The copolymerizable monomers include vinyl cyanide monomers, (meth) acrylate monomers, unsaturated carboxylic acids, and anhydrides thereof, but are not necessarily limited thereto. These may be used alone or in combination of two or more.

In the thermoplastic resin polymerization step of the present invention, an initiator different from the first polymerization that polymerizes the rubber is applied. That is, in the first polymerization that polymerizes rubber, an organometallic catalyst is applied as a polymerization initiator to form a block copolymer, and in the second polymerization that polymerizes a thermoplastic resin, a radical polymerization initiator is used, thereby yielding less yield using a solvent. To improve the performance and control the reaction.

The radical polymerization initiator may be used an organic peroxide, hydro peroxide or azo compound. Specifically, Benzoyl peroxide, t-Butyl peroxyisobutyrate, 1,1-Bis (t-butylperoxy) cyclohexane, 2,2-Bis (4,4-di-t-butylperoxy cyclohexane) propane, t-Hexyl peroxy isopropyl monocarbonate, t -Butyl peroxylaurate, t-Butyl peroxy isopropyl monocarbonate, t-Butyl peroxy 2-ethylhexyl monocarbonate, t-hexyl peroxybenzoate, t-Butyl peroxyacetate, 2,2-Bis (t-butyl peroxy) butane, t-Butyl peroxybenzoate, Dicumyl peroxide , 2,5-Dimethyl-2,5-bis (t-butyl peroxy) hexane, t-Butyl cumyl peroxide, Di-t-butyl peroxide, Di-t-amyl peroxide and the like can be used. These may be used alone or in combination of two or more.

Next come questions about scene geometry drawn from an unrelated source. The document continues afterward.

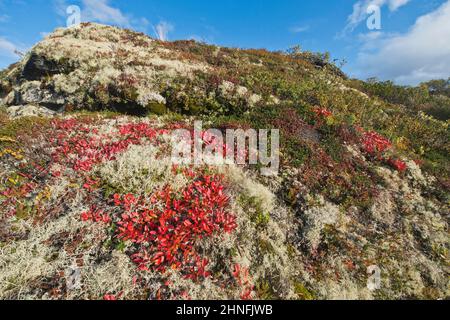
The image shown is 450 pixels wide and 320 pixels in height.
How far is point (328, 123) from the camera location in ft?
36.9

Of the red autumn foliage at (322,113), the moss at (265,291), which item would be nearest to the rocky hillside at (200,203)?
the moss at (265,291)

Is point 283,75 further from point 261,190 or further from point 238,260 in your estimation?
point 238,260

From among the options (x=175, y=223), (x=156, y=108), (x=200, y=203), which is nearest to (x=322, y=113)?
(x=156, y=108)

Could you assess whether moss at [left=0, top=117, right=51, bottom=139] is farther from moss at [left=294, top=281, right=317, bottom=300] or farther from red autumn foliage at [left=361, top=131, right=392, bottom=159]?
red autumn foliage at [left=361, top=131, right=392, bottom=159]

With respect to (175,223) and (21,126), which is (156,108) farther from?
(175,223)

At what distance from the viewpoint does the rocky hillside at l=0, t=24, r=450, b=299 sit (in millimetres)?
5730

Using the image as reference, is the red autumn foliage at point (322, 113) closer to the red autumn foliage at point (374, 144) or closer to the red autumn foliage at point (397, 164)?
the red autumn foliage at point (374, 144)

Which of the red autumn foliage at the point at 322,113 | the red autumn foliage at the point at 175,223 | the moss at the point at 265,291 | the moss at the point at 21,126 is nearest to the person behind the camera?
the moss at the point at 265,291

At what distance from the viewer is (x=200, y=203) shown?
684cm

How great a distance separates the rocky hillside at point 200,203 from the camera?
5.73 meters

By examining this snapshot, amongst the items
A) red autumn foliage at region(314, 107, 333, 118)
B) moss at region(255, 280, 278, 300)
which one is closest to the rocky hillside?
moss at region(255, 280, 278, 300)

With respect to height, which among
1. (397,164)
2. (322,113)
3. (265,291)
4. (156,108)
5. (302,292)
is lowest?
(302,292)
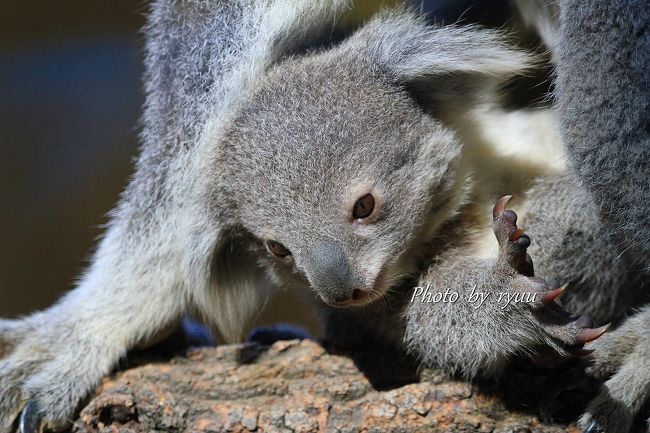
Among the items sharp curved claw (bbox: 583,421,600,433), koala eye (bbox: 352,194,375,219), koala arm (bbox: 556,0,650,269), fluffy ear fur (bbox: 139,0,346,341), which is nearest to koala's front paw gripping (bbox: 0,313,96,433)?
fluffy ear fur (bbox: 139,0,346,341)

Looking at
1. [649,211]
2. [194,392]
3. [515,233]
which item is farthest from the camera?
[194,392]

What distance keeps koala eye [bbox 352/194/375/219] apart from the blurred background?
1736 mm

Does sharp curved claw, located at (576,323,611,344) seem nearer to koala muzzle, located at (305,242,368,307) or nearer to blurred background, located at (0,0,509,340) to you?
koala muzzle, located at (305,242,368,307)

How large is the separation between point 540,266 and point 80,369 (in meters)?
1.35

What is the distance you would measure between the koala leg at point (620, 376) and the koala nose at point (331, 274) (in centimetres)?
63

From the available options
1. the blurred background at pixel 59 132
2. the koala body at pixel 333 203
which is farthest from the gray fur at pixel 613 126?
the blurred background at pixel 59 132

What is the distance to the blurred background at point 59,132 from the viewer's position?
4148mm

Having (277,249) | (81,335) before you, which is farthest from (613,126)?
(81,335)

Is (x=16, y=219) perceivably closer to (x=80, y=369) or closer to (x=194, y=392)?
(x=80, y=369)

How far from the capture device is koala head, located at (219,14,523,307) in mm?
2236

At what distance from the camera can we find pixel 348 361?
2.44 m

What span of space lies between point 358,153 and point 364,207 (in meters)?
0.14

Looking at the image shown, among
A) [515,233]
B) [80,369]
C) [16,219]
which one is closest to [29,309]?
[16,219]

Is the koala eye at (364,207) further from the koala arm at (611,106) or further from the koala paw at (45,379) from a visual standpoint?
the koala paw at (45,379)
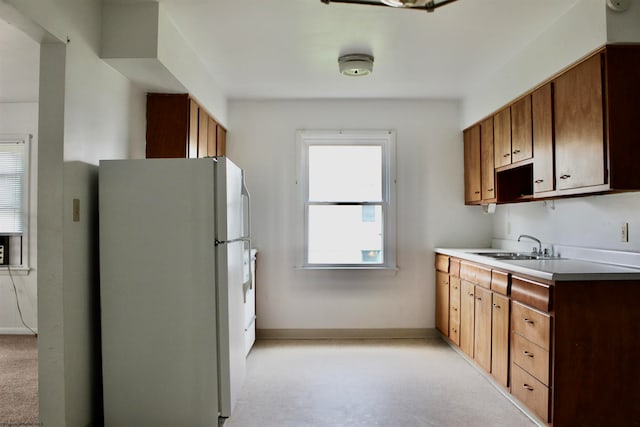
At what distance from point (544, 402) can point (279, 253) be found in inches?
106

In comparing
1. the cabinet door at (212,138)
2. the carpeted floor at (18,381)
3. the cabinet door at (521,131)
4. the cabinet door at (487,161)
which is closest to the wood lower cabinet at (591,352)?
the cabinet door at (521,131)

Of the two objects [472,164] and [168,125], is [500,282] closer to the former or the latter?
[472,164]

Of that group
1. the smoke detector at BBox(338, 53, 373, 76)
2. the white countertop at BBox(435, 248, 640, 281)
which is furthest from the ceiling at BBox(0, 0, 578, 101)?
the white countertop at BBox(435, 248, 640, 281)

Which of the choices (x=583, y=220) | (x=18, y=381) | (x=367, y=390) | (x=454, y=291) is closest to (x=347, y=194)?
(x=454, y=291)

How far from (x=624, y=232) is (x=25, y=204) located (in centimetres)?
525

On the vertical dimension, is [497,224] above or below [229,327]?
above

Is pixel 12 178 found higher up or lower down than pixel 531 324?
higher up

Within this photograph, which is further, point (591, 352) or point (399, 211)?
point (399, 211)

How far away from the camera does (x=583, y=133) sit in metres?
2.38

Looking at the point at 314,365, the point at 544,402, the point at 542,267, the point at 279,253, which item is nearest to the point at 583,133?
the point at 542,267

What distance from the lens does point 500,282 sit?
2852 millimetres

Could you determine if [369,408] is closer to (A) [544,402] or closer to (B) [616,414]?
(A) [544,402]

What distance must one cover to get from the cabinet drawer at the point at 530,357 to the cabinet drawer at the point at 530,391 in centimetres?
4

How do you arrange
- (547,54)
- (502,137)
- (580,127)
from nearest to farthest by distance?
1. (580,127)
2. (547,54)
3. (502,137)
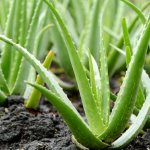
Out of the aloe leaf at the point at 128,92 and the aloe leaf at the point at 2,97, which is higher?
the aloe leaf at the point at 128,92

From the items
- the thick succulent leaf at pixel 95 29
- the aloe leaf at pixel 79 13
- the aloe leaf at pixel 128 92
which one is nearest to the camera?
the aloe leaf at pixel 128 92

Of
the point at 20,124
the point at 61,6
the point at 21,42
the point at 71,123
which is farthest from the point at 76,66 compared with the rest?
the point at 61,6

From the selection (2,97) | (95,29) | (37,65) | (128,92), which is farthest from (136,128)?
(95,29)

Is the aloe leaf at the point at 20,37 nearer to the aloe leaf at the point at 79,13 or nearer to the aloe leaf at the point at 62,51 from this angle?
the aloe leaf at the point at 62,51

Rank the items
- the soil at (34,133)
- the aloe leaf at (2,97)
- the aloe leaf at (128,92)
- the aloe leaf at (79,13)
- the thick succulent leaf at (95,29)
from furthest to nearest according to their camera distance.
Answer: the aloe leaf at (79,13) → the thick succulent leaf at (95,29) → the aloe leaf at (2,97) → the soil at (34,133) → the aloe leaf at (128,92)

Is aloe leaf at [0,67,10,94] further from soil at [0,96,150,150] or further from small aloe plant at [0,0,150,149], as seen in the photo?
small aloe plant at [0,0,150,149]

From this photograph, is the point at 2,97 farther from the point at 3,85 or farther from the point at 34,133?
the point at 34,133

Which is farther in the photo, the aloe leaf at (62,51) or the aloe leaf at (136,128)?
the aloe leaf at (62,51)

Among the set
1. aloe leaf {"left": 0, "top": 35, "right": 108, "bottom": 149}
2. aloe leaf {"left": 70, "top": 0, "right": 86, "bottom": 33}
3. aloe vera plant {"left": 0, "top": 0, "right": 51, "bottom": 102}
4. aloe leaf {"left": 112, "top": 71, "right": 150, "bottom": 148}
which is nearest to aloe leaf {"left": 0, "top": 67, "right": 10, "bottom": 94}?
aloe vera plant {"left": 0, "top": 0, "right": 51, "bottom": 102}

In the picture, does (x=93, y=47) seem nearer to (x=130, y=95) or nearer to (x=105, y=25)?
(x=105, y=25)


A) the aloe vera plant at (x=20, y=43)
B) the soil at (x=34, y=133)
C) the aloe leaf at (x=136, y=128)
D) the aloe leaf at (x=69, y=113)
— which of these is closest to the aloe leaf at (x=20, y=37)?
the aloe vera plant at (x=20, y=43)
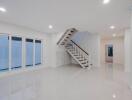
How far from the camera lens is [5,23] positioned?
5.50 m

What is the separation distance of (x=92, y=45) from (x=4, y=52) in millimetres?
6089

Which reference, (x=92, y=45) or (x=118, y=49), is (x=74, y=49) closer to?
(x=92, y=45)

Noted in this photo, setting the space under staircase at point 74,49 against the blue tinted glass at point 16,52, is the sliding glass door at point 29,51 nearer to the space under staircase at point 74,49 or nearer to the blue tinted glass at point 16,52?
the blue tinted glass at point 16,52

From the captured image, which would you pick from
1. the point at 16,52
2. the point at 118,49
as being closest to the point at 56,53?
the point at 16,52

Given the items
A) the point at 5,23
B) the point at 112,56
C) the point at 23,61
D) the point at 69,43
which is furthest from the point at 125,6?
the point at 112,56

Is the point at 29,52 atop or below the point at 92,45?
below

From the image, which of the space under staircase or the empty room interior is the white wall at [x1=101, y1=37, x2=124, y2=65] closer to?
the empty room interior

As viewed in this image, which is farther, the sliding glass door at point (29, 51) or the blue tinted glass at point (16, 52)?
the sliding glass door at point (29, 51)

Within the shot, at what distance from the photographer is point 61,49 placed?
9.21m

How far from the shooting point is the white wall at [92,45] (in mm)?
8789

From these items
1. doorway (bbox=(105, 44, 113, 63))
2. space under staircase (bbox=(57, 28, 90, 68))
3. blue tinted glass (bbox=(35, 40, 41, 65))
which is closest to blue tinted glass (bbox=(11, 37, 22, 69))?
blue tinted glass (bbox=(35, 40, 41, 65))

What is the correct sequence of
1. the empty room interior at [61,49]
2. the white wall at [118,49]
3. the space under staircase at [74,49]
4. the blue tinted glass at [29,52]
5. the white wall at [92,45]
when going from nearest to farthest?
the empty room interior at [61,49]
the blue tinted glass at [29,52]
the space under staircase at [74,49]
the white wall at [92,45]
the white wall at [118,49]

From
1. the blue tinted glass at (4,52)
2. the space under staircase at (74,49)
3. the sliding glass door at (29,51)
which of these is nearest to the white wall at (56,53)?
the space under staircase at (74,49)

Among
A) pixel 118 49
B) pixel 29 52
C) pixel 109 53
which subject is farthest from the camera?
pixel 109 53
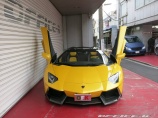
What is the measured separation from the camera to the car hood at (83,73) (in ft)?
14.6

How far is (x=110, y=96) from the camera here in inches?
176

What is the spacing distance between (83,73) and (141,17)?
1470cm

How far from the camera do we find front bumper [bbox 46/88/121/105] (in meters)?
4.29

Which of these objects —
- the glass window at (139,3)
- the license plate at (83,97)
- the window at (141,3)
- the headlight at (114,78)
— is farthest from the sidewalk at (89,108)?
the glass window at (139,3)

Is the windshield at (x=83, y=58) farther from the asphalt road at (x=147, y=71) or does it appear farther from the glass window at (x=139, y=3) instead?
the glass window at (x=139, y=3)

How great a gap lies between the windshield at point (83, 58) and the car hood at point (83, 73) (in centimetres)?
26

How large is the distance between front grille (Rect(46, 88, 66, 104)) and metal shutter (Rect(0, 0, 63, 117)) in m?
0.81

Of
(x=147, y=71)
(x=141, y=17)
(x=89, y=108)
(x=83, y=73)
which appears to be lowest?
(x=147, y=71)

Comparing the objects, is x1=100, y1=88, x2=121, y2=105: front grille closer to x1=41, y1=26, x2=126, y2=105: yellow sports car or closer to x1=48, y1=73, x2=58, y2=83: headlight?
x1=41, y1=26, x2=126, y2=105: yellow sports car

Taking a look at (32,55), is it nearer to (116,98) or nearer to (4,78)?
(4,78)

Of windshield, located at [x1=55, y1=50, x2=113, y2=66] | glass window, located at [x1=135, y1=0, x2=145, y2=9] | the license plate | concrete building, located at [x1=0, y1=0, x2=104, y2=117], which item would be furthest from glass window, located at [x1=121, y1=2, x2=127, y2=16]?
the license plate

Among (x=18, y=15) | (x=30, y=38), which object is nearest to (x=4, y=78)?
(x=18, y=15)

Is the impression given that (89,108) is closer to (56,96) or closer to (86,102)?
(86,102)

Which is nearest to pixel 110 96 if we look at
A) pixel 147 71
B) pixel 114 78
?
pixel 114 78
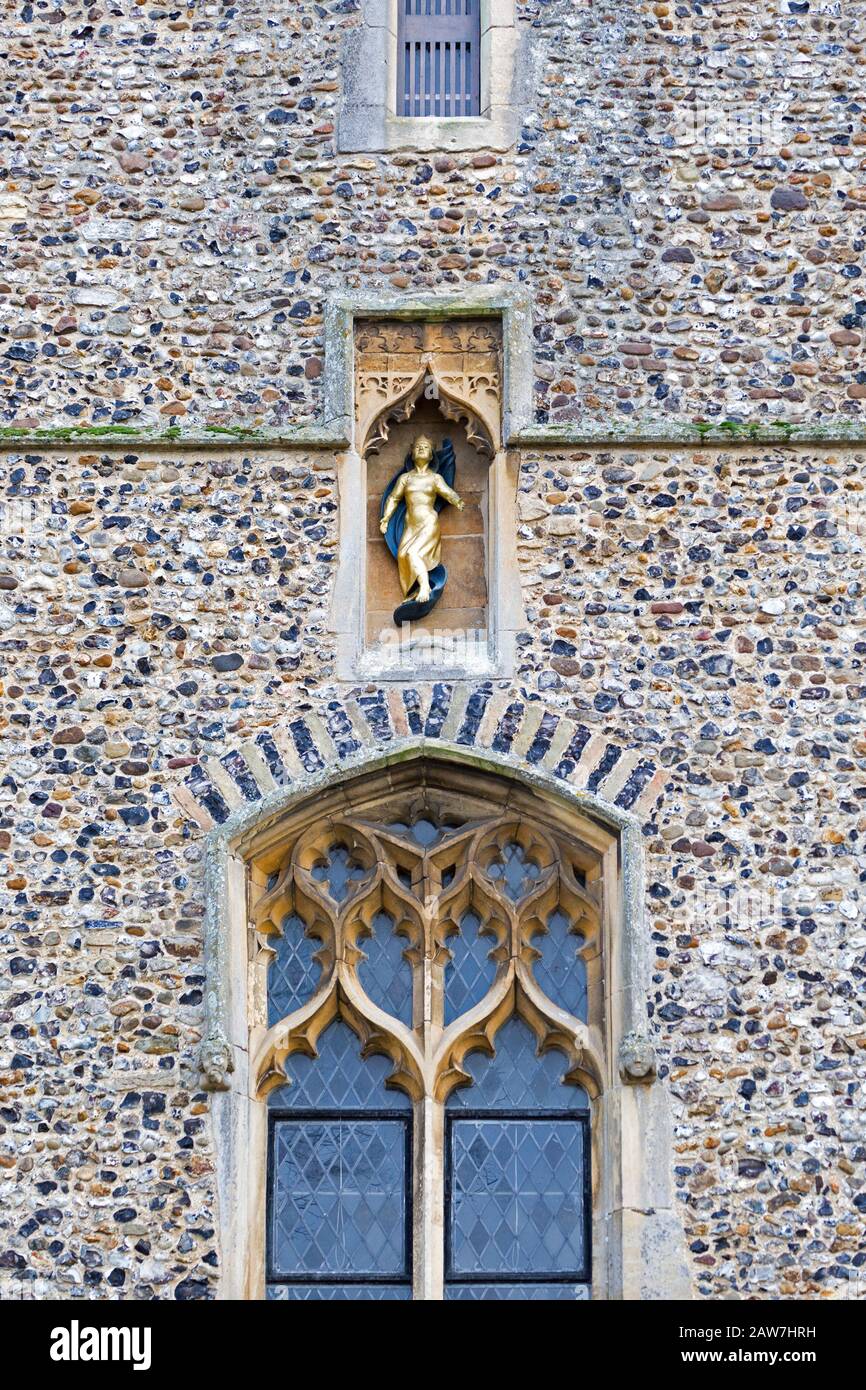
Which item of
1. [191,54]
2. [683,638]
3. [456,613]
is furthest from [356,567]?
[191,54]

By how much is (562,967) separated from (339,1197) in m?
1.44

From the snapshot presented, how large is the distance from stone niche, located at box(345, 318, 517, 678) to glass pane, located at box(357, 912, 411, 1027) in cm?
119

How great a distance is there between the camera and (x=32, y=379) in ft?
52.4

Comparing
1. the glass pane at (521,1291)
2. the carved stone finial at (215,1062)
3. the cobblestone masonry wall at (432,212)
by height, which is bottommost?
the glass pane at (521,1291)

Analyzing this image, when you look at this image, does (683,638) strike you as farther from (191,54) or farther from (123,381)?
(191,54)

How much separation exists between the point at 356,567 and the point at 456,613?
53cm

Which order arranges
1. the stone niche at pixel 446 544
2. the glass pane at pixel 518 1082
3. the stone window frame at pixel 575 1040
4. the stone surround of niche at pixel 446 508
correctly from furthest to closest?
the stone niche at pixel 446 544 < the stone surround of niche at pixel 446 508 < the glass pane at pixel 518 1082 < the stone window frame at pixel 575 1040

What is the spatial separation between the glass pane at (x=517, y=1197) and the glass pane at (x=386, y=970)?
60 centimetres

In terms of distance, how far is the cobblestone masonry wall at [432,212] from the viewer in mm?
15922

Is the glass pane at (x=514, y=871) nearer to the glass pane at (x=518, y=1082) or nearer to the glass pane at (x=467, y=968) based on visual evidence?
the glass pane at (x=467, y=968)

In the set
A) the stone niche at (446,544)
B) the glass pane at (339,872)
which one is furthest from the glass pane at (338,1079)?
the stone niche at (446,544)

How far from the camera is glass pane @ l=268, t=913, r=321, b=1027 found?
49.3ft

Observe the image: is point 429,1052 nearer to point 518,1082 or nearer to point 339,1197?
point 518,1082

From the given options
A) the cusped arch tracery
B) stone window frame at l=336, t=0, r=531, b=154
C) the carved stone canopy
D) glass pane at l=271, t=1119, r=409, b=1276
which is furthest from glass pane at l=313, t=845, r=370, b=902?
stone window frame at l=336, t=0, r=531, b=154
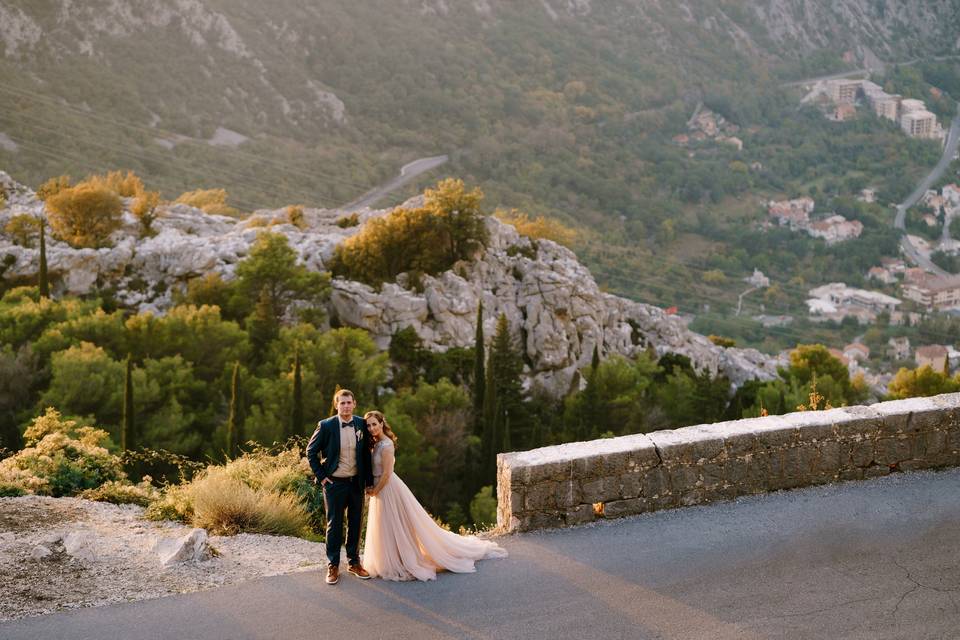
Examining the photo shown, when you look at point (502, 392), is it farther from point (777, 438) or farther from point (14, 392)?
point (777, 438)

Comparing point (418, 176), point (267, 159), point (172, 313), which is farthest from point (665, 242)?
point (172, 313)

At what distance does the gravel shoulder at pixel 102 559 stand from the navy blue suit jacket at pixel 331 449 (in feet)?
2.53

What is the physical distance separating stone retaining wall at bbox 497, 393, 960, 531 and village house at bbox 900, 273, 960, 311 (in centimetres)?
8009

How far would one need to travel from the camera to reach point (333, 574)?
658 centimetres

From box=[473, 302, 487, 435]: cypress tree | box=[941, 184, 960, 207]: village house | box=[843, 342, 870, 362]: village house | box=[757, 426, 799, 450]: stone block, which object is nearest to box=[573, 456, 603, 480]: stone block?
box=[757, 426, 799, 450]: stone block

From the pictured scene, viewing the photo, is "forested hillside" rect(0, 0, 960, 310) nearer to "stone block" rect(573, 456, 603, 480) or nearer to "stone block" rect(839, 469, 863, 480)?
"stone block" rect(573, 456, 603, 480)

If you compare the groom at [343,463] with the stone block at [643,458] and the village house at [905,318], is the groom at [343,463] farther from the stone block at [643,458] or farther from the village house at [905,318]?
the village house at [905,318]

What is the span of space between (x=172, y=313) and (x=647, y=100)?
283 feet

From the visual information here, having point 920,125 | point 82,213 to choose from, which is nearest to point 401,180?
point 82,213

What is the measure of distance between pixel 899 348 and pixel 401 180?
Result: 38470 mm

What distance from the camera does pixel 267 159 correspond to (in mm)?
69375

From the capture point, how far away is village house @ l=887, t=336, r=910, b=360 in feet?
227

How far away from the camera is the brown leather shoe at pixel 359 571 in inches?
262

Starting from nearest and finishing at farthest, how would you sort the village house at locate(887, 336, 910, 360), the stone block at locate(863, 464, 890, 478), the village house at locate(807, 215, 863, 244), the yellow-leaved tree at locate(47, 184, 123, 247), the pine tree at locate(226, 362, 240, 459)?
the stone block at locate(863, 464, 890, 478) < the pine tree at locate(226, 362, 240, 459) < the yellow-leaved tree at locate(47, 184, 123, 247) < the village house at locate(887, 336, 910, 360) < the village house at locate(807, 215, 863, 244)
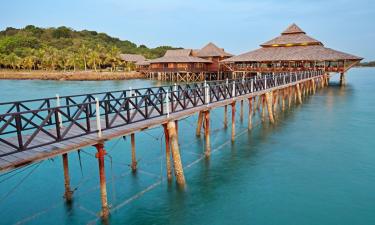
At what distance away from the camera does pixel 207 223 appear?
367 inches

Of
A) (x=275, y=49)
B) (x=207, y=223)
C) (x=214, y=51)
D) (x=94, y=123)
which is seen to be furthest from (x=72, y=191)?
(x=214, y=51)

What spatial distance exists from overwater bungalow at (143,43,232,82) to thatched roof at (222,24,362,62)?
8378mm

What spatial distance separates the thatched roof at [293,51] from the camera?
42.1 m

Polymerization for the production of the thermoplastic resin may be applied to bulk polymerization, solution polymerization, bulk-suspension polymerization (Bulk-suspension polymerization), and the like. Preferably solution polymerization can be applied.

In an embodiment, an aromatic vinyl monomer, a monomer copolymerizable with the monomer, and a second solvent may be added together to the rubber solution from which the solvent is removed to polymerize. When the aromatic vinyl monomer and the second solvent are added together, the rubber component is added so as to be 6-10 wt%. For example, 40 to 70% by weight of aromatic vinyl monomer, 6 to 10% by weight of rubber component, 5 to 25% by weight of copolymerizable monomer and 2 to 20% by weight of second solvent are added.

The radical polymerization initiator is used 0.01 to 0.5% by weight of the monomer mixture copolymerizable with the aromatic vinyl monomer introduced into the second reactor, preferably 0.04 to 0.1% by weight. In the above range, the reaction temperature, residence time, and the like can be effectively controlled, and the impact strength of the low light thermoplastic resin, which is the final product, can be prevented from being lowered, and the conversion rate is excellent. The thermoplastic resin prepared in the above range has excellent low light characteristics, impact strength and fluidity.

As the second solvent, an aromatic solvent such as ethylbenzene, benzene, xylene, toluene, etc. may be used to be the same as the first solvent, but is not limited thereto.

In the second reactor, the solid phase content may be polymerized to 10-30% by reacting before the phase transition.

1 schematically shows a continuous polymerization apparatus for continuously producing a thermoplastic resin from a conjugated diene according to one embodiment of the present invention. A step is a rubber polymerization process, B is a thermoplastic resin polymerization process.

As shown, an organometallic catalyst and a first solvent are added to the first reactor 10 together with the conjugated diene monomer and the aromatic vinyl monomer to polymerize.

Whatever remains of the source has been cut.